CONSIDÉRER CELA COMME FINI
C’est la dernière visite de Jésus à Jérusalem. Certains de ceux qui l’accompagnent sont émerveillés par le spectacle de «la beauté du temple». Jésus, lui, ressent quelque chose de très différent. Ses yeux de prophète voient le temple d’une manière plus profonde: dans ce lieu grandiose, le royaume de Dieu n’est pas accueilli. C’est pourquoi Jésus le considère comme quelque chose de fini: «De ce que vous contemplez, un jour arrivera où il ne restera pas pierre sur pierre ; tout sera détruit».
Soudain, ses paroles ont fait voler en éclats l’auto-illusion que l’on vivait autour du temple. Ce splendide édifice était en train de nourrir une fausse illusion d’éternité. Cette façon de vivre la religion sans faire sienne la justice de Dieu ni écouter le cri de ceux qui souffrent est trompeuse et éphémère: «Tout cela sera détruit».
Les paroles de Jésus ne sont pas nées de la colère. Encore moins du mépris ou du ressentiment. Luc lui-même nous dit un peu plus haut qu’en se rapprochant de Jérusalem et en voyant la ville, Jésus «fondit en larmes». Ses pleurs sont prophétiques. Les puissants ne pleurent pas. Le prophète de la compassion, lui, pleure.
Jésus pleure devant Jérusalem parce qu’il aime cette ville plus que quiconque. Il pleure sur une «vieille religion» qui refuse de s’ouvrir au royaume de Dieu. Ses larmes expriment sa solidarité avec la souffrance de son peuple et, en même temps, sa critique radicale de ce système religieux qui empêche la visite de Dieu: Jérusalem -la ville de la paix- «ne sait pas ce qui conduit à la paix» parce que «cela est resté caché à ses yeux».
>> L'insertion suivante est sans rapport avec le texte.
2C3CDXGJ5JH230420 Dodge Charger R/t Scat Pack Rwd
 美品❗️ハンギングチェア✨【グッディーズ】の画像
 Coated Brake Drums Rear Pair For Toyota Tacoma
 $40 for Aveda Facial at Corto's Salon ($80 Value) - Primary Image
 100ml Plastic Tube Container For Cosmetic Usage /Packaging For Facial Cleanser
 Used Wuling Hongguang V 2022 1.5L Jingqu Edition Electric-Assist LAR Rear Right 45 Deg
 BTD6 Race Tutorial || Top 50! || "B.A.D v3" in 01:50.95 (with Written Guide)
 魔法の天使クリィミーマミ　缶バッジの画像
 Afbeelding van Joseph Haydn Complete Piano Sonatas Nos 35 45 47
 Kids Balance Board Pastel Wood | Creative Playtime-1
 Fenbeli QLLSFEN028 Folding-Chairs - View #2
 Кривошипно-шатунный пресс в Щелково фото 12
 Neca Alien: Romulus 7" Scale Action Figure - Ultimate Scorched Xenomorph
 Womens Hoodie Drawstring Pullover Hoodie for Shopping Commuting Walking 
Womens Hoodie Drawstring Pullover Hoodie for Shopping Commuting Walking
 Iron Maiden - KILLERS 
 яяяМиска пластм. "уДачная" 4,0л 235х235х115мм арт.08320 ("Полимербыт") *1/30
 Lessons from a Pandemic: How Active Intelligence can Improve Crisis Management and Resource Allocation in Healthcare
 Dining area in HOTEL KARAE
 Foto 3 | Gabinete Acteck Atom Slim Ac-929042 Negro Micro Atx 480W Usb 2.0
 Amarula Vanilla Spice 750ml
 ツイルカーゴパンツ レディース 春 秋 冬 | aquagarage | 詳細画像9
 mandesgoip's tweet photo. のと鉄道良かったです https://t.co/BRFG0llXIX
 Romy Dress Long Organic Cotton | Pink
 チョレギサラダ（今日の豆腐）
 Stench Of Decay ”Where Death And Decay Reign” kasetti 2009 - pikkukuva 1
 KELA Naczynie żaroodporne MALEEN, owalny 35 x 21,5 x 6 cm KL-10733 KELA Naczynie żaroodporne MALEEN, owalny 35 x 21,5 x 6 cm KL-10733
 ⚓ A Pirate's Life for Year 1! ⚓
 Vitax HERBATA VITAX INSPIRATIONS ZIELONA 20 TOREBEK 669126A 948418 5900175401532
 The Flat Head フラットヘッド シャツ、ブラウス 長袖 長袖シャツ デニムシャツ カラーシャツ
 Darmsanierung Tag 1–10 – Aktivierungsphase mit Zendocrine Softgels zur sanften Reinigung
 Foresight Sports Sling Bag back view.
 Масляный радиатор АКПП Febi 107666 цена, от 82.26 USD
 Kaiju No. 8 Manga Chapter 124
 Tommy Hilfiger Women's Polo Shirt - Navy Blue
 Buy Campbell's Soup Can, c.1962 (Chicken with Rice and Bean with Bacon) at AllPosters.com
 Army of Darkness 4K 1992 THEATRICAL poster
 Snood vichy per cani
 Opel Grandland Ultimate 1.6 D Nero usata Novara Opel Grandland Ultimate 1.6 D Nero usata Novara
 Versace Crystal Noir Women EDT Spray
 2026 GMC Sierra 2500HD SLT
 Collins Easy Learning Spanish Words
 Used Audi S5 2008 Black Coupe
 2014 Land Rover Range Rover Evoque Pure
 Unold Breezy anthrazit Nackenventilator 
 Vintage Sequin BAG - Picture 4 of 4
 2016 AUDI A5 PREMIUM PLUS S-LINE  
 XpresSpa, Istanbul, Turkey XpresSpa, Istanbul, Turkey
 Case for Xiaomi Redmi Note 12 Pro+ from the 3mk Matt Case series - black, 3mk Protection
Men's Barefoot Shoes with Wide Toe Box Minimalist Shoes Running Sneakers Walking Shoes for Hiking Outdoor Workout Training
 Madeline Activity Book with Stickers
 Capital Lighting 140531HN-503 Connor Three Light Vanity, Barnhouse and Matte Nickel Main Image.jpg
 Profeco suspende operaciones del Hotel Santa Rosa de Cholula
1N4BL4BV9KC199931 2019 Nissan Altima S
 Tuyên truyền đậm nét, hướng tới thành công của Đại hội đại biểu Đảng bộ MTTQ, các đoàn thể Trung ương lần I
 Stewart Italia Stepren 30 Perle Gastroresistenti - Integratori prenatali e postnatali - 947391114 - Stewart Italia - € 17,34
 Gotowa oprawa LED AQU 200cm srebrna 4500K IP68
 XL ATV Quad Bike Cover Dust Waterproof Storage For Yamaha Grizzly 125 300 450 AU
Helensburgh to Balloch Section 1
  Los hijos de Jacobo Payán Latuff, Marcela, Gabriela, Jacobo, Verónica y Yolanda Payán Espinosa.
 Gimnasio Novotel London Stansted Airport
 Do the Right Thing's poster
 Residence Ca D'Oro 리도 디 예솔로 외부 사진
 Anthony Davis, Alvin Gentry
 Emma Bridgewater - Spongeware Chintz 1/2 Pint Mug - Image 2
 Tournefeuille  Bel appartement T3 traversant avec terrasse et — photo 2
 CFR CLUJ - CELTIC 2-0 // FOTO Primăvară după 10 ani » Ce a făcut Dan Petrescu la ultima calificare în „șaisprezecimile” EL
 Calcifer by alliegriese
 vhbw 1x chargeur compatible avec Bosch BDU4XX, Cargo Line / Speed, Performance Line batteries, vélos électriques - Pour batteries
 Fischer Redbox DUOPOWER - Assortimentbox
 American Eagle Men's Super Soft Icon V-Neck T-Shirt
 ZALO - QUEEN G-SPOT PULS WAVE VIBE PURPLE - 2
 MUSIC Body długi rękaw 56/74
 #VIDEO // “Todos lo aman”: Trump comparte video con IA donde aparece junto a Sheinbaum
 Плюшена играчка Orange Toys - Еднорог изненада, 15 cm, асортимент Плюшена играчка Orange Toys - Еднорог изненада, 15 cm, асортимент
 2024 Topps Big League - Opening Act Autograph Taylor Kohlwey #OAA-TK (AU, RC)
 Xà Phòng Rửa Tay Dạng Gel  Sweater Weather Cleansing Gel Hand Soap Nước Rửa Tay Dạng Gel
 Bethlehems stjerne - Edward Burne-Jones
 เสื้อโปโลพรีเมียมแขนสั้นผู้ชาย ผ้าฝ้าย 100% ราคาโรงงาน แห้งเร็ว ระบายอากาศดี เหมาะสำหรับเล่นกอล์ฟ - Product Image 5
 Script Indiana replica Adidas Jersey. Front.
L’action de Jésus éclaire assez bien notre situation actuelle. Parfois, dans un temps de crise comme le nôtre, la seule façon d’ouvrir une voie à la nouveauté créatrice du Royaume de Dieu est de mettre fin à ce qui nourrit une religion dépassée, et engendrer en même temps la vie que Dieu veut introduire dans le monde.
Il n’est pas facile de mettre fin à quelque chose qui a été vécu de manière sacrée pendant des siècles. On ne doit pas le faire en condamnant ceux qui veulent le préserver comme quelque chose d’éternel et d’absolu. On doit le faire «en pleurant», parce que les changements exigés par la conversion au Royaume de Dieu en font souffrir plus d’un. C’est en pleurant que les prophètes dénoncent le péché de l’Église.